Mayrs Germanien-Oper für Rom

Weltersteinspielung von Simon Mayrs "I Cherusci" bei einer konzertanten Aufführung in Neuburg an der Donau

04.08.2020 | Stand 02.12.2020, 10:50 Uhr

Neuburg - Mit Heinrich von Kleists Schauspiel "Die Hermannschlacht" hat die am Teatro Argentina in Rom uraufgeführte Oper "I Cherusci" (Die Cherusker) nur das Entstehungsjahr 1808 gemeinsam.

In letzterer gibt es zwar auch eine T(h)usnelda, aber keinen Cherusker Hermann und erst recht keine Varus-Schlacht. Stattdessen entkommt die vermeintliche Cheruskerin Tusnelda ihrer Opferung durch den markomannischen Fürsten Treuta, weil dieser in ihr seine an die Feinde verlorene Tochter erkennt. Also findet Tusneldas Herzensbund mit dem als Held und Harfenspieler unvergleichlichen Tamaro am Ende doch noch beseligende Erfüllung.

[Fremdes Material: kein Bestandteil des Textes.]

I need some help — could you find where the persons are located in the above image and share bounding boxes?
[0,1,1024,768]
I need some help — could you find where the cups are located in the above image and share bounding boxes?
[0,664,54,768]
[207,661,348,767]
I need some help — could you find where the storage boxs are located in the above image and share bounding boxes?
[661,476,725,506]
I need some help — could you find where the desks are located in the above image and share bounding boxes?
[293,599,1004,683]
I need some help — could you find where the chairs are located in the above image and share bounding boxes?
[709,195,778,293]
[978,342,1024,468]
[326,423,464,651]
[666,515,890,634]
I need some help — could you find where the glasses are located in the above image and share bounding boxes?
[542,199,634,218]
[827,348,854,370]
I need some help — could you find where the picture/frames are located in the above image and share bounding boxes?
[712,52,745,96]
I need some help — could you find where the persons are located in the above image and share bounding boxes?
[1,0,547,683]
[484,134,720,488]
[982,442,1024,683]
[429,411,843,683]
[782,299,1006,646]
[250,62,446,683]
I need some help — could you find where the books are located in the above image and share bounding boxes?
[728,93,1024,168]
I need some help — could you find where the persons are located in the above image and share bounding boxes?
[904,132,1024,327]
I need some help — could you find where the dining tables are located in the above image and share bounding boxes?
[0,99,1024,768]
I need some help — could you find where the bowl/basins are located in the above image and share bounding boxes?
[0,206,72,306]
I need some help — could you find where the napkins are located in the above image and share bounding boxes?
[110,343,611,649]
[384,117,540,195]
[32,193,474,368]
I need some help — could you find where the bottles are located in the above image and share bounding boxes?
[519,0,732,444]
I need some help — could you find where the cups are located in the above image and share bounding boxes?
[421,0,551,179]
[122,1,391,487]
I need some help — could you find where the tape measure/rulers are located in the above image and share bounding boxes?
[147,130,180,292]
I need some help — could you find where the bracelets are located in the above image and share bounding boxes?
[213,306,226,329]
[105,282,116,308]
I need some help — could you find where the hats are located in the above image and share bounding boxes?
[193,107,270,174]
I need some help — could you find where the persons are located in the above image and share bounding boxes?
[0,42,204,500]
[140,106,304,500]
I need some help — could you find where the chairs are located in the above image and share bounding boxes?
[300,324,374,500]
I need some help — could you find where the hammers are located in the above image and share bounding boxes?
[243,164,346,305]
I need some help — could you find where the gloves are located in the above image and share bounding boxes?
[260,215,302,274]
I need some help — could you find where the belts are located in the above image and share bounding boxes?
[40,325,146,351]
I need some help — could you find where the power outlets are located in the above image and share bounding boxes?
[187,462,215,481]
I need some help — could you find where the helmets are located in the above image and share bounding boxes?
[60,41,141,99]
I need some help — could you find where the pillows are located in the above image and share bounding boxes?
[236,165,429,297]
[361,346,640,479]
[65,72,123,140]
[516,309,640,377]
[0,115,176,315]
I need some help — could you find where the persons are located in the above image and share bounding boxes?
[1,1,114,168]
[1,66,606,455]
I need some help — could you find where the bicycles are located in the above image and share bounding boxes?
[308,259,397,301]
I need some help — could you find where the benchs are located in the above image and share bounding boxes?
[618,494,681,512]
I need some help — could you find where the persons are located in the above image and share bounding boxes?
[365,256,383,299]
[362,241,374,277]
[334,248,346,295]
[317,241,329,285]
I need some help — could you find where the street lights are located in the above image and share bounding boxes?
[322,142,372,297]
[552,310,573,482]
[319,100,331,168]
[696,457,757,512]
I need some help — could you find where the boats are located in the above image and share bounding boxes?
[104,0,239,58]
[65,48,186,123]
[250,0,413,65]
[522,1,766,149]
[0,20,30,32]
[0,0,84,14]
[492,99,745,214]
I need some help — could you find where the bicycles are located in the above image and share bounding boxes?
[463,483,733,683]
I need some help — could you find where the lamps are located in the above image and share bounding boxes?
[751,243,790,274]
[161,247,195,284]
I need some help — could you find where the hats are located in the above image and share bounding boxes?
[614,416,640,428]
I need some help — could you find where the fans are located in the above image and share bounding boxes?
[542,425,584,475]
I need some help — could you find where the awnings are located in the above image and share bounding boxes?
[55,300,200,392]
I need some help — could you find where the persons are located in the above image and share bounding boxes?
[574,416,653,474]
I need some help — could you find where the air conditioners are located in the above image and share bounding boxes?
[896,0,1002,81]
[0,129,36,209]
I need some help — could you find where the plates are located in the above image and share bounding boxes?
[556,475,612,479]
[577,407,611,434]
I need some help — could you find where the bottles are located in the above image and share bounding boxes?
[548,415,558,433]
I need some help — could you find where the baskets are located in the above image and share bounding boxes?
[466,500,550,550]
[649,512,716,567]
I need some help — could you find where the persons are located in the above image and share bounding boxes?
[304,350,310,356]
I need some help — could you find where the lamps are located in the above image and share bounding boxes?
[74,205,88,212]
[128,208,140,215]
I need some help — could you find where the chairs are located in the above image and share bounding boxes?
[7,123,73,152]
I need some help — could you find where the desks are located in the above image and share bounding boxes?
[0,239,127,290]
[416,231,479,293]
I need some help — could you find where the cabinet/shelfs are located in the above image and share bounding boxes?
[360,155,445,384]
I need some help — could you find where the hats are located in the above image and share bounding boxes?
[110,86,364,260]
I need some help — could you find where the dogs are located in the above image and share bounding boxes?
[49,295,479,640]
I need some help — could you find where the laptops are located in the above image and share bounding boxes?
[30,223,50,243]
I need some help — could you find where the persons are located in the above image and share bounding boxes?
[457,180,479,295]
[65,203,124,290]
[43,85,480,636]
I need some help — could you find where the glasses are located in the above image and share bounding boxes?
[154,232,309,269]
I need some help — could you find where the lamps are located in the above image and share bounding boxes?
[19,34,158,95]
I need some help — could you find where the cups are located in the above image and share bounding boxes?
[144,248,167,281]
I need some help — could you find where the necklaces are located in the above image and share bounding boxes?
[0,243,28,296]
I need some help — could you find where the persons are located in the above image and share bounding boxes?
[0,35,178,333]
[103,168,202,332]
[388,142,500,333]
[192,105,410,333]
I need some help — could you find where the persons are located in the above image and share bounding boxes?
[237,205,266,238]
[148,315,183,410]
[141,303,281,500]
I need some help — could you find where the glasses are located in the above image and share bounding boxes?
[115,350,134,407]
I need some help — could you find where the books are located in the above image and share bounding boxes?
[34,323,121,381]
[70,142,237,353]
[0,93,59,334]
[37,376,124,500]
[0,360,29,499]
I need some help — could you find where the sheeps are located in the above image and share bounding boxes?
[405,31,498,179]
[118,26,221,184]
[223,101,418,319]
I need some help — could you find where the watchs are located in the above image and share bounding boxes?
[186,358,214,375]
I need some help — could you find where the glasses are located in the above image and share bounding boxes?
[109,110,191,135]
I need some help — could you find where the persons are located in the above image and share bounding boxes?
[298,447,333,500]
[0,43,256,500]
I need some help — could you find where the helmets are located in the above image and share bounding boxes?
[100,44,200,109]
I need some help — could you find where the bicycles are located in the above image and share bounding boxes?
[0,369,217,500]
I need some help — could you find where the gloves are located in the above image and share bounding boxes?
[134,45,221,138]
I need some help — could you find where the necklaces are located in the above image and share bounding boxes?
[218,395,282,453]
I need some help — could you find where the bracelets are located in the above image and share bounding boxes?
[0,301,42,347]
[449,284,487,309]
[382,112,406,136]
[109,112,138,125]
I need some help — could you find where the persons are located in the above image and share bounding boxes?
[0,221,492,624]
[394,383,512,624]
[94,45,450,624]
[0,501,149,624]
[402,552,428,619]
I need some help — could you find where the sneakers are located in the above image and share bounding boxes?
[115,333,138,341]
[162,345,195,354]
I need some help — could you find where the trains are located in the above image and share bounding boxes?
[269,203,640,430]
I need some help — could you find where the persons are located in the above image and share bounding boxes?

In der immer eindrucksvolleren Reihe von Weltersteinspielungen aus dem Oeuvre des in Mendorf geborenen Simon Mayr (1763-1845) durch den Ingolstädter Dirigenten Franz Hauk ist dieses "dramma per musica"-Werk als Vertonung des während Napoleons Europa-Feldzügen beliebten Sujets eine besondere Station. Vor Kurzem wurde die bei der konzertanten Aufführung im Neuburger Kongregationssaal 2016 entstandene Aufnahme des melodisch und harmonisch üppigen Werkes bei Naxos als CD veröffentlicht: Concerto de Bassus und der Simon-Mayr-Chor meistern alle Anforderungen beglückend, das Solisten-Ensemble überstrahlt den Eindruck einiger in den Ensembles zu vorsichtig genommenen Höhentorpedos mit rühmenswertem Gestaltungsvermögen. Die zweieinhalb Stunden sind auch für Hörer, die mit dem Opernschaffen dieser von Beethoven überstrahlten Komponisten-Generation wenig vertraut sind, spannend.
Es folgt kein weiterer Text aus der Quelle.